If you don't mind me asking, what bothers you the most about him painting you black?  Is it because you still feel love for him and it tears you up knowing what he is saying/thinking about you?  

If he hasn't named you during his slander campaign then I would try to not be too concerned.  It doesn't really matter what strangers think of you, even if they have a name.  Let people think what they want and be confident in your knowledge that you aren't the type of person he makes you out to be.  

Hi, thanks for responding.

Well, yes, that is a big one. I love him and I don't want him to hurt. So I just can't comprehend his hate for me. And some people here are talking about hate in a more general sense. I am talking about the true sense of the word. Like, really HATES HATES me. He despises me and hates me with every fiber of his being. It is really scary, come to think of it.
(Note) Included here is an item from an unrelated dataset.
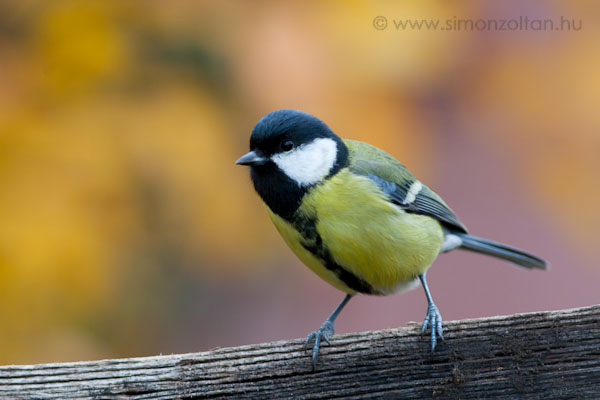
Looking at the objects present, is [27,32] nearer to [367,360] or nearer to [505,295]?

That is why I started doubting myself if I really wasn't horrible without knowing it but he is the only one claiming I am so it is really hard to go that mindset of being a abuser when the facts say otherwise. Especially since he has had problems with a bunch of peoples from his teenage years on. I even think his therapist is kind of scared to go against him. Everytime he was confronted with something he didn't want to hear from her he would blow up and she had to make it right and talk in a way that it made less of a impact to him. I kind of understand that because that is exactly how I acted the first few years.

He didn't use my name this time but he has in another instant. It just makes me feel unsafe that he can be doing stuff without any regard to my privacy. His hate has know no bounderies.

It just felt like I've spent all of my energy (ALL, Im exhausted) on someone who wasn't there.

I am just glad that I am at a place now that I know for one that I will never talk to him without a third party involved.

That may seem small but it is a step ahead for me. A few months ago I would've gladly answered the phone in hope of some closure without any precautions.

I just feel bad that all he sees is horrors when he thinks of me. After everything.

Do they feel something good occasionally while thinking of you? I just wonder. Is there ever a time when they see or hear something that is conflicting with their 'black' splitting. I doubt he would ever but then I think, how can he not. I've done so much for him in the most difficult situations. Just venting again.

I appreciate your response. This website is one of the few places that make me feel normal. No one in my life seems to understand what a relationship with a pwBPD entails and how destructive it is.